Кому-то в обкоме не нравились мои каракули, кому-то - моя физиономия. Кто-то из приятелей-коллег зачем-то (зачем?!) шептал редактору и заму о моём неприятии их творчества, сочинял мои реплики и подогревал всемерно. Пустяковые ситуации завершились двумя выговорами в приказе. С обещанием третьего. Демонстративная доброжелательность сменилась оловом взглядов, обещания были забыты. И была у меня целая неделя, каждое утро которой начиналось с разговора типа: "Ну? Ты уже надумал, наконец? Уходишь из редакции? Какой тебе смысл работать в газете? Высшего образования у тебя нет, ты не член партии...". Ах, как хотелось загнувшему уже два пальца загнуть ещё и третий. Но чутьё человека из народа подсказывало возможность оплеухи. Оно бы ладно, чай - не Ален Делон. Но скандал, разбирательства, пятно на биографии...

» ОПИСАНИЕ ЗАДАНИЯ
Продублируйте без изменений отрывок текста о работе в редакции, начиная со слов «Кому-то в обкоме» и продолжая до слов «пятно на биографии...» включительно. Приведённые материалы получены из другого источника.

» ПРЕДОСТАВЛЕННЫЕ МАТЕРИАЛЫ
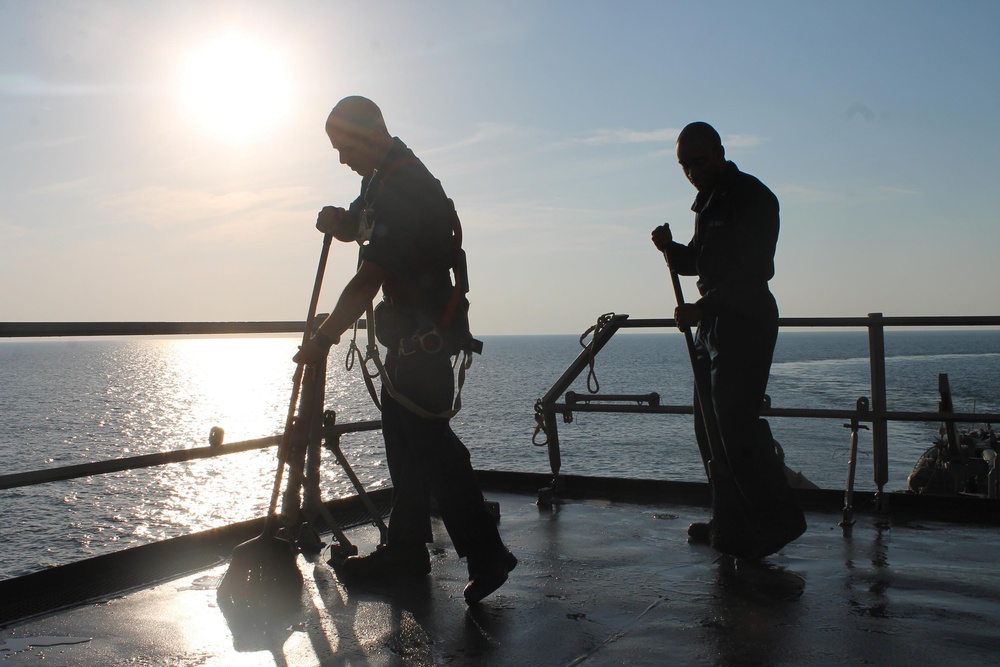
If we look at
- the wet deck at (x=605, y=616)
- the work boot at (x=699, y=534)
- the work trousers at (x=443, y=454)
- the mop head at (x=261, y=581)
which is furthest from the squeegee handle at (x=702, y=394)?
the mop head at (x=261, y=581)

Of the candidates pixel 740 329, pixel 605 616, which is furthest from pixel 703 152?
pixel 605 616

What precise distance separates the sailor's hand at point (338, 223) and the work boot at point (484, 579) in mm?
1481

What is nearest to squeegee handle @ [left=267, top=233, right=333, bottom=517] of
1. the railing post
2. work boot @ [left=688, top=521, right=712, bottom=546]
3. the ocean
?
work boot @ [left=688, top=521, right=712, bottom=546]

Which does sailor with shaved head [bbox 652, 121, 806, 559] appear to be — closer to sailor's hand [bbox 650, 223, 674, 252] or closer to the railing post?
sailor's hand [bbox 650, 223, 674, 252]

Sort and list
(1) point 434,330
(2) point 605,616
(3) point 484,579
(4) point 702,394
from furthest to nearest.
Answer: (4) point 702,394, (1) point 434,330, (3) point 484,579, (2) point 605,616

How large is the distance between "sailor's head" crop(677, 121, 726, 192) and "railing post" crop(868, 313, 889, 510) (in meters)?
1.75

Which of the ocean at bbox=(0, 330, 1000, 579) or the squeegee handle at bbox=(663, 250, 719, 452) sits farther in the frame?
the ocean at bbox=(0, 330, 1000, 579)

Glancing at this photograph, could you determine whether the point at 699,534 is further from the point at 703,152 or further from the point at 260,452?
the point at 260,452

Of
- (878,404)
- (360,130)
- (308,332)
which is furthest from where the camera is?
(878,404)

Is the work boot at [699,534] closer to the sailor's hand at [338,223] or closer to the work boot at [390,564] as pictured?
the work boot at [390,564]

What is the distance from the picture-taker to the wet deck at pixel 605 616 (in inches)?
117

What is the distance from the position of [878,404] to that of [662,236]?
184 cm

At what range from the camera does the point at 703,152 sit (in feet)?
13.2

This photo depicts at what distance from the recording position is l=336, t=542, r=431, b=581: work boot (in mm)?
3939
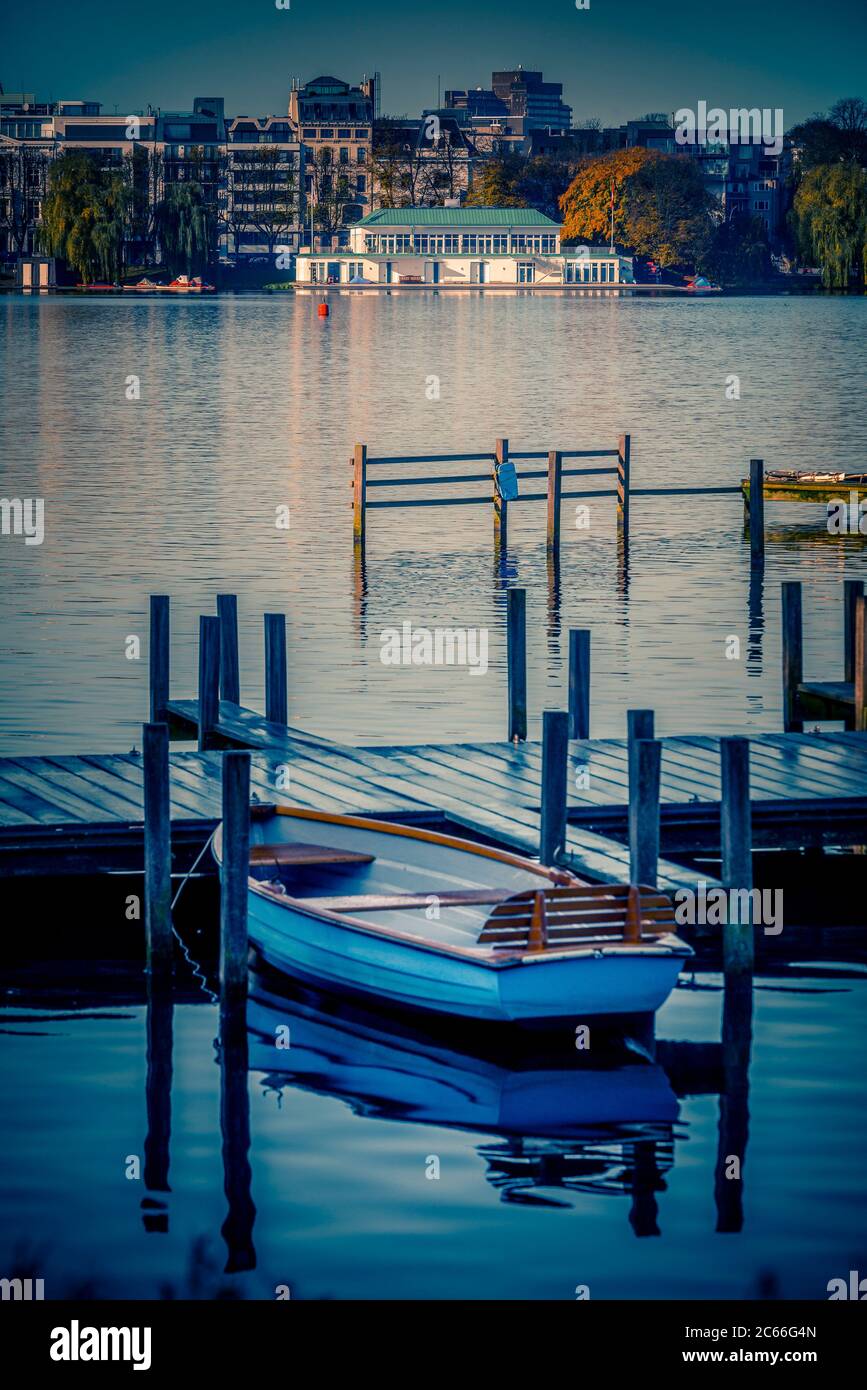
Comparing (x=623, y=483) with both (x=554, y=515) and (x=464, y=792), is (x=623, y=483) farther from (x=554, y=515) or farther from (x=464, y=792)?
(x=464, y=792)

» ОТВЕТ НА ЗАДАНИЕ
Кому-то в обкоме не нравились мои каракули, кому-то - моя физиономия. Кто-то из приятелей-коллег зачем-то (зачем?!) шептал редактору и заму о моём неприятии их творчества, сочинял мои реплики и подогревал всемерно. Пустяковые ситуации завершились двумя выговорами в приказе. С обещанием третьего. Демонстративная доброжелательность сменилась оловом взглядов, обещания были забыты. И была у меня целая неделя, каждое утро которой начиналось с разговора типа: "Ну? Ты уже надумал, наконец? Уходишь из редакции? Какой тебе смысл работать в газете? Высшего образования у тебя нет, ты не член партии...". Ах, как хотелось загнувшему уже два пальца загнуть ещё и третий. Но чутьё человека из народа подсказывало возможность оплеухи. Оно бы ладно, чай - не Ален Делон. Но скандал, разбирательства, пятно на биографии...